- Aufgabe -
Wiederhole bitte aus dem Text über die Bonbonfabrik Jung wortgetreu alles von „Die Bonbonfabrik Jung“ bis hinunter zu „neu erfunden hat.“.

- Vorliegender Text -
· · · · ·

Die Bonbonfabrik Jung gibt es seit 1828. In dem hart umkämpften Markt konnte sie deswegen so lange überleben, weil sich die Firma immer wieder neu erfunden hat.

Vaihingen/Enz - Das Dasein als Geschäftsführer einer Bonbonfabrik ist – entgegen der Erwartung – kein Zuckerschlecken. Das wird spätestens klar, wenn man mit Jörg Dennig, einem der beiden geschäftsführenden Gesellschafter der Jung Bonbonfabrik, durch das firmeneigene Museum in Vaihingen geht. In Deutschlands einzigem Bonbonmuseum zeigt er alte Süßigkeitendosen ehemaliger Konkurrenten: die Firma Kanold, die Firma Villosa, die Hiller AG und viele mehr. Sie alle sind im hart umkämpften Süßigkeitenmarkt auf der Strecke geblieben, mussten schließen oder wurden aufgekauft. „Viele Bonbonfabriken sind gestorben. Wir standen auch ganz oben auf der Liste der Todeskandidaten“, sagt Dennig.

· · · · ·

- Datenauszüge -
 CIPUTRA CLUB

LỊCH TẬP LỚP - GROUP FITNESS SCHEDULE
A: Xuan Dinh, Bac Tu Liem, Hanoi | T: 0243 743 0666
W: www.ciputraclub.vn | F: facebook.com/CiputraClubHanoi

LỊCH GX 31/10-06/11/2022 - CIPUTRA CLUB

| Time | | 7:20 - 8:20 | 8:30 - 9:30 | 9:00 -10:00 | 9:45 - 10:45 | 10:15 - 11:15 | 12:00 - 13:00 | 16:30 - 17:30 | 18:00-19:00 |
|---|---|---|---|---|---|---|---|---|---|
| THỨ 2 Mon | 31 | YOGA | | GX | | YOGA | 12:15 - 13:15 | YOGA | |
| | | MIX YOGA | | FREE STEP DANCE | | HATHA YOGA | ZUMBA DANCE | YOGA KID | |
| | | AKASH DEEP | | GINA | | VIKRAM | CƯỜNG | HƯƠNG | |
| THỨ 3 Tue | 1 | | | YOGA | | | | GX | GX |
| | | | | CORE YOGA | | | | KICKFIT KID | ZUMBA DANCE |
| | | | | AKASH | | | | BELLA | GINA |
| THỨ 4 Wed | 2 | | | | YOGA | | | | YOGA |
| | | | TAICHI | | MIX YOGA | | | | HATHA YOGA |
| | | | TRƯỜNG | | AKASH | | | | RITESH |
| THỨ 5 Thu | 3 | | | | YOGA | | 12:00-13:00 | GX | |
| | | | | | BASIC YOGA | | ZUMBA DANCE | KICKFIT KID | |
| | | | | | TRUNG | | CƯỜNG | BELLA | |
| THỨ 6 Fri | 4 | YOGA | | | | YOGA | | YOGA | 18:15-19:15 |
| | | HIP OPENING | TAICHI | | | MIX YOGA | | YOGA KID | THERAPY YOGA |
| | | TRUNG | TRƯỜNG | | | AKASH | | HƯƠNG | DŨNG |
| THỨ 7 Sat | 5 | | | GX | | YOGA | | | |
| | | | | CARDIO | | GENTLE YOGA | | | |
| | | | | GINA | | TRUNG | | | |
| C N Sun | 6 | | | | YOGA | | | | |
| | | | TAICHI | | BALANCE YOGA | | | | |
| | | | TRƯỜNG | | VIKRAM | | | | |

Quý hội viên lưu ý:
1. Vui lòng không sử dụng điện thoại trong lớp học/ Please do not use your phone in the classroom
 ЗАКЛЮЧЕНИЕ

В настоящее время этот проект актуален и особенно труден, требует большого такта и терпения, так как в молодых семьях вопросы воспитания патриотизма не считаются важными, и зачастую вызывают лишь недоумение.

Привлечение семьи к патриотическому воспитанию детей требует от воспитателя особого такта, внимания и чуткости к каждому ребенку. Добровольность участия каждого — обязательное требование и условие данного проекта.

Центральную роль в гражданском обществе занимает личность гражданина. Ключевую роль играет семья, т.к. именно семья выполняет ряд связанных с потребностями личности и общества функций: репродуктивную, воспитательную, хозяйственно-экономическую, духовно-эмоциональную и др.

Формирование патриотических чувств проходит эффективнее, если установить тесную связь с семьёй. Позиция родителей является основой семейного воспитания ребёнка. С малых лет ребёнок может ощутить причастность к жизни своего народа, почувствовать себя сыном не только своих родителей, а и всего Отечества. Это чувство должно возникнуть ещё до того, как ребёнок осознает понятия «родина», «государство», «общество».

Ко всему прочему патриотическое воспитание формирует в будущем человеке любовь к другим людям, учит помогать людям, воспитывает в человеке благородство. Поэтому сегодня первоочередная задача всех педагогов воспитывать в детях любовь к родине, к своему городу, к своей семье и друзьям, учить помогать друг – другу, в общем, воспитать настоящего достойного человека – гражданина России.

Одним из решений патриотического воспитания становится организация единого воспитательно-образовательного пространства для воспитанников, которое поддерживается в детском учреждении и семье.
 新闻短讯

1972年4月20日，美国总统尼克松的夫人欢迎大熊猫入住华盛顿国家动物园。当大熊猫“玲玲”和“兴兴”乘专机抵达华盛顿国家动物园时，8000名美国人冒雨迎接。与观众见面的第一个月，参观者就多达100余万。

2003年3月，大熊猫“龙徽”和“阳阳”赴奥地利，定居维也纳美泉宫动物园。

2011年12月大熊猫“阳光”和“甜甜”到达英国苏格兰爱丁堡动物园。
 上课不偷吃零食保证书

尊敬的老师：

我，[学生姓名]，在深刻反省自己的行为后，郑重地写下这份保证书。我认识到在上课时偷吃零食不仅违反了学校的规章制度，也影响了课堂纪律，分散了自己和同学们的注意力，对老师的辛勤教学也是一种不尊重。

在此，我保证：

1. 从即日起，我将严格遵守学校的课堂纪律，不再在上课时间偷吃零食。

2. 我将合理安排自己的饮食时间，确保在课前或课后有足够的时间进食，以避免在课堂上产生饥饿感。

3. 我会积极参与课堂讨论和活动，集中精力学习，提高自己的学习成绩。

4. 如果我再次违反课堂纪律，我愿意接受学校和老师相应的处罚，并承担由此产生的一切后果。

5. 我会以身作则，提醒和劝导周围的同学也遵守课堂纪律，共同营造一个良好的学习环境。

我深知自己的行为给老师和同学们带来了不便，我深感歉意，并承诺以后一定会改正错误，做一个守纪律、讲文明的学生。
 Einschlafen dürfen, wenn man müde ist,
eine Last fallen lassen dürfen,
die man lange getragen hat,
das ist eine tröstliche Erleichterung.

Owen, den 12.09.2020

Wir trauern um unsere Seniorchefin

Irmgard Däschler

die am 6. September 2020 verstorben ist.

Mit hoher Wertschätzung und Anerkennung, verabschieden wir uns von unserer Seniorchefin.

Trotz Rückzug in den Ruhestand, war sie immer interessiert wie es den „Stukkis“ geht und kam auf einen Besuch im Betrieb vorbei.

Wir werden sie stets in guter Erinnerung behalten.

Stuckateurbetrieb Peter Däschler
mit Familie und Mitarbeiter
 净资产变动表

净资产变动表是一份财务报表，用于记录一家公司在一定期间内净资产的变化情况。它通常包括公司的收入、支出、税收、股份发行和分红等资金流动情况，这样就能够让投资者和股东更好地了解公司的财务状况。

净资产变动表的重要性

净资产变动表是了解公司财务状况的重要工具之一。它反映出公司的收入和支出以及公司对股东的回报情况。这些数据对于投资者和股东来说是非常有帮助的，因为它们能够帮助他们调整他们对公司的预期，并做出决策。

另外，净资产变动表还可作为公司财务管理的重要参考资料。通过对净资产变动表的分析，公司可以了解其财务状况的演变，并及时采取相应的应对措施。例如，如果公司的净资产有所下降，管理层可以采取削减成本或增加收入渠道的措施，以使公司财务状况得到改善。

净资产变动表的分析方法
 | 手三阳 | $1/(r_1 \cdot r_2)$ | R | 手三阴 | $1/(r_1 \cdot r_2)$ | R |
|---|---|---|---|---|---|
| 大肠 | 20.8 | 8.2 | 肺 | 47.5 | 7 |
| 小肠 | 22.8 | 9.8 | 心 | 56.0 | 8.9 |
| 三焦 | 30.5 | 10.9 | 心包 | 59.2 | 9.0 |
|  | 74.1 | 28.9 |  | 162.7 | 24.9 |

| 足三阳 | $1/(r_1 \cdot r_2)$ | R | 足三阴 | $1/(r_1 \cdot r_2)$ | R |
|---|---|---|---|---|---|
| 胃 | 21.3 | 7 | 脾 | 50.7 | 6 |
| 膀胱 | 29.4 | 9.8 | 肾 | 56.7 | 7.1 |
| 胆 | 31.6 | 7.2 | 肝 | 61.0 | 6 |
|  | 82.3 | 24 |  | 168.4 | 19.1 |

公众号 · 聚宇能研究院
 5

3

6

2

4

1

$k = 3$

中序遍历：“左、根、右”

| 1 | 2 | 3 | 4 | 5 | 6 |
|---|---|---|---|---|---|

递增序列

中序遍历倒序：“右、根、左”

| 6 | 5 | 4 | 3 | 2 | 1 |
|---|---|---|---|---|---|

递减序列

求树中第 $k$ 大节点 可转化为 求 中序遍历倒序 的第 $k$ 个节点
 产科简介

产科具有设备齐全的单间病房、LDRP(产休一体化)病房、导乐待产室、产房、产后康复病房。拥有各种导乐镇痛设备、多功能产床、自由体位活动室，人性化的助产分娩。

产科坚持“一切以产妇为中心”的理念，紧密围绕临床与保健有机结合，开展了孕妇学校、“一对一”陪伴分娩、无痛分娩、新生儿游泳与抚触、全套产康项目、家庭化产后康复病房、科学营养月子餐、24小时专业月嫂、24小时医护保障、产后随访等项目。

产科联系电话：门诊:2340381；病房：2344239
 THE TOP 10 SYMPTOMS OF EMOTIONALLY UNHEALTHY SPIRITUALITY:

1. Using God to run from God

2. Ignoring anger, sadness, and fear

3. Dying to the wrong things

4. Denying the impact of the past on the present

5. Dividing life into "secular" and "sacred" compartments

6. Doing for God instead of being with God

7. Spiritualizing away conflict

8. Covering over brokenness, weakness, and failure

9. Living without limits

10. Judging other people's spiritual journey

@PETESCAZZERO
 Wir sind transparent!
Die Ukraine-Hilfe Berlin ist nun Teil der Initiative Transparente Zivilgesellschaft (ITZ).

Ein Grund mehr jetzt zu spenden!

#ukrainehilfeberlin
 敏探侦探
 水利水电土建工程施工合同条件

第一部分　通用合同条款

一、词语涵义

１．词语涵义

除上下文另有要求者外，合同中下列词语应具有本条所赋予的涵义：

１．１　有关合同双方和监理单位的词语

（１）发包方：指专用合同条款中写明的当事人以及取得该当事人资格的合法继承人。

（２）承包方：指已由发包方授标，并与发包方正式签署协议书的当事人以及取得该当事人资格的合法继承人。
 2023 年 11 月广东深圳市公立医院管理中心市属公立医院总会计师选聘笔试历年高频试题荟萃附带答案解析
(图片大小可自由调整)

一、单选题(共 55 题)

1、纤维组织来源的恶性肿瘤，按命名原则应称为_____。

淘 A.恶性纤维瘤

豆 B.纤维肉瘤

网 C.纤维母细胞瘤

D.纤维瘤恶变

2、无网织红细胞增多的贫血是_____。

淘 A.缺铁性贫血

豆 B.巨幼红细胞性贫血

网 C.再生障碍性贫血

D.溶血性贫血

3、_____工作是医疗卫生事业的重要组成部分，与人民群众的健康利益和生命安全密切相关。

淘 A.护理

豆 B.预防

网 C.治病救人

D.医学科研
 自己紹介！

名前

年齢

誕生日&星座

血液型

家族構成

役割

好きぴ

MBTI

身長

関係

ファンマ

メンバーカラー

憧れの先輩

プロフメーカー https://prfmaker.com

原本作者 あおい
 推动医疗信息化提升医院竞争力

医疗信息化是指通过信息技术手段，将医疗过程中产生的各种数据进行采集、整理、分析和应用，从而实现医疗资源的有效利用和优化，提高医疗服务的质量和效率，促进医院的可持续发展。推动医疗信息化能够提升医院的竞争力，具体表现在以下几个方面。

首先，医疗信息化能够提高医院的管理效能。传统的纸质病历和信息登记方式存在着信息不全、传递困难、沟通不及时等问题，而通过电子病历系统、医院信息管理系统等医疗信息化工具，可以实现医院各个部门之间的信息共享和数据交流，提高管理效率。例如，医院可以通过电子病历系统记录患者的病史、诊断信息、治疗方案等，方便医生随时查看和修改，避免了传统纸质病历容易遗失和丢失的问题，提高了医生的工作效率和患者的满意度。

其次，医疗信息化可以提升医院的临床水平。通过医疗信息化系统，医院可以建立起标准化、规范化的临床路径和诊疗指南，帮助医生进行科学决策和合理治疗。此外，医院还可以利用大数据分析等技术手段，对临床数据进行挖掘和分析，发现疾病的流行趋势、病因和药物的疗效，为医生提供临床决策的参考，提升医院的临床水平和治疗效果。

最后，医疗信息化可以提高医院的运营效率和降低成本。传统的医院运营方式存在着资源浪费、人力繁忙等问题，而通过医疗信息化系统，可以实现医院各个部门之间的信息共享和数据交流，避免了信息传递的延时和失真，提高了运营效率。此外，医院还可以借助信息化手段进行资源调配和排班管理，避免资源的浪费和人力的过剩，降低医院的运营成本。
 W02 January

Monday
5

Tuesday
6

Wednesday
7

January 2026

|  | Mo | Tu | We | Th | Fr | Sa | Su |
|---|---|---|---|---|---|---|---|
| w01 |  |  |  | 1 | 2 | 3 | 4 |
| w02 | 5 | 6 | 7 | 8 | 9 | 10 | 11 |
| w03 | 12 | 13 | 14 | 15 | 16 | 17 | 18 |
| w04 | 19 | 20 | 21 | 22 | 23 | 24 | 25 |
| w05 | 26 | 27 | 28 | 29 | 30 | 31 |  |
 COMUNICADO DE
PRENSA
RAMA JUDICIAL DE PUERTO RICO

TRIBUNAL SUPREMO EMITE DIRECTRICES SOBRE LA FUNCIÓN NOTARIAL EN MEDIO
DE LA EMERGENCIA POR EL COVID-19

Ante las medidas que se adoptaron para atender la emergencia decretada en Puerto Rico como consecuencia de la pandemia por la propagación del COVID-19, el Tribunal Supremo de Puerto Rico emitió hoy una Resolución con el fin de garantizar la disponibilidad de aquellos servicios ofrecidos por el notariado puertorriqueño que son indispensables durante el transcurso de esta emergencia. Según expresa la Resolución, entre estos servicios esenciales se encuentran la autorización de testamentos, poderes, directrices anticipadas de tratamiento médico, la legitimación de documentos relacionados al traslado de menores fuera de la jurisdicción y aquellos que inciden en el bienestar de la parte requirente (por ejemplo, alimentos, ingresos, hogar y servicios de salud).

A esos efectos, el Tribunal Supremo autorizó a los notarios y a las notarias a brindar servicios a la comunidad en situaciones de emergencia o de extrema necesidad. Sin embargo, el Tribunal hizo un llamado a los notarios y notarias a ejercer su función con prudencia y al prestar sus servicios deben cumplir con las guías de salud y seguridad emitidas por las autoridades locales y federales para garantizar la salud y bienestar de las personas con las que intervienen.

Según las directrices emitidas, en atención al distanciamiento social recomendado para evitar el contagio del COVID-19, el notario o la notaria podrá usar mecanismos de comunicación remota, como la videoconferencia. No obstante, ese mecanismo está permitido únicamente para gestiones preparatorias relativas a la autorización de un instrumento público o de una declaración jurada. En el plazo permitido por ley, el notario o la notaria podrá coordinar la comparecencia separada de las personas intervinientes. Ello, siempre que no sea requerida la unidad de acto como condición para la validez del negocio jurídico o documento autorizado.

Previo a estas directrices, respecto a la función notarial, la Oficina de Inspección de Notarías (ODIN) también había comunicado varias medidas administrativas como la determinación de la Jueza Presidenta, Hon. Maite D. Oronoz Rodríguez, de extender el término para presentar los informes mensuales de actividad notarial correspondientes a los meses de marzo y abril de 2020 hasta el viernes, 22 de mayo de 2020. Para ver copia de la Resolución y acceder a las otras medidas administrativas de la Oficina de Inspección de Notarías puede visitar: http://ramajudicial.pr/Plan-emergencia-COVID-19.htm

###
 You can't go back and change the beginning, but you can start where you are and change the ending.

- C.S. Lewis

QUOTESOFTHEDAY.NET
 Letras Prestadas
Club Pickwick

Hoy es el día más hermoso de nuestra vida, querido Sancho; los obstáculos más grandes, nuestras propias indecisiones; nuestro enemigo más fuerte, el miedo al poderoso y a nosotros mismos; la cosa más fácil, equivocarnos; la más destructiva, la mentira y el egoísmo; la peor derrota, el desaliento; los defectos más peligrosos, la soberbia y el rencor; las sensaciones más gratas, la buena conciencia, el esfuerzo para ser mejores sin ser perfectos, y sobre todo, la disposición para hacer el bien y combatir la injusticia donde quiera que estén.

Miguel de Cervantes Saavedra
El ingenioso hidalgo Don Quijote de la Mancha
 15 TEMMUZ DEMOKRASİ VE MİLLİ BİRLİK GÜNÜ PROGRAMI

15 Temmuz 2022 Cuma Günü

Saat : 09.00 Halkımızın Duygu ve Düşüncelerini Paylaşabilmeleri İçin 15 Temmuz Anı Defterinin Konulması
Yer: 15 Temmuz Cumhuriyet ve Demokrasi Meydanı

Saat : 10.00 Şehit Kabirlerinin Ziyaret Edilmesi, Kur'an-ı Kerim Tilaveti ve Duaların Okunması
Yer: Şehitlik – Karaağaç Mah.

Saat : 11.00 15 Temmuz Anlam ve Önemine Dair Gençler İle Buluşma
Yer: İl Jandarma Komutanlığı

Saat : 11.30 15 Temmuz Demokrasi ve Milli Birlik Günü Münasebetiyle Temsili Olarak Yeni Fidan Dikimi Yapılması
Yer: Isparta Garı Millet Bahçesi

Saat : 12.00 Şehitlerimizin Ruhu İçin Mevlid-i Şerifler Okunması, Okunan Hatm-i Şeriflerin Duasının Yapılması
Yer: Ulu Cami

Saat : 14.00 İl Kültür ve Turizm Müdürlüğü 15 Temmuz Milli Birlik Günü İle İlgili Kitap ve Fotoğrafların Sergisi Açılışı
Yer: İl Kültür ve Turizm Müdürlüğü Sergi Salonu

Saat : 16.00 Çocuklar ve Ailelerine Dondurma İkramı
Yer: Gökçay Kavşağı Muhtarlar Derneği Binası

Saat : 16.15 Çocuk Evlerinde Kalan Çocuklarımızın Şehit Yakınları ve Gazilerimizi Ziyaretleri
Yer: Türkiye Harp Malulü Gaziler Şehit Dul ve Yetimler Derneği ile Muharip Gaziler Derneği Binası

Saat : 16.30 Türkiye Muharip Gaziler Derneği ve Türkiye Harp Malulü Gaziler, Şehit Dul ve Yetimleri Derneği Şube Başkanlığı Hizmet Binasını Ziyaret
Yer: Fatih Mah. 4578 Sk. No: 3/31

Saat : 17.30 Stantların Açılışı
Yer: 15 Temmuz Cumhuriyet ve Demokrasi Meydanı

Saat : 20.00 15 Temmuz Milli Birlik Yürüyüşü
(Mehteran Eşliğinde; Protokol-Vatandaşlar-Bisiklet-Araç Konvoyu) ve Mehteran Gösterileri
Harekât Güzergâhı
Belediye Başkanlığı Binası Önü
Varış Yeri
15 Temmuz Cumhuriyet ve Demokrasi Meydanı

· · · · ·

- Antwortbereich -
Die Bonbonfabrik Jung gibt es seit 1828. In dem hart umkämpften Markt konnte sie deswegen so lange überleben, weil sich die Firma immer wieder neu erfunden hat.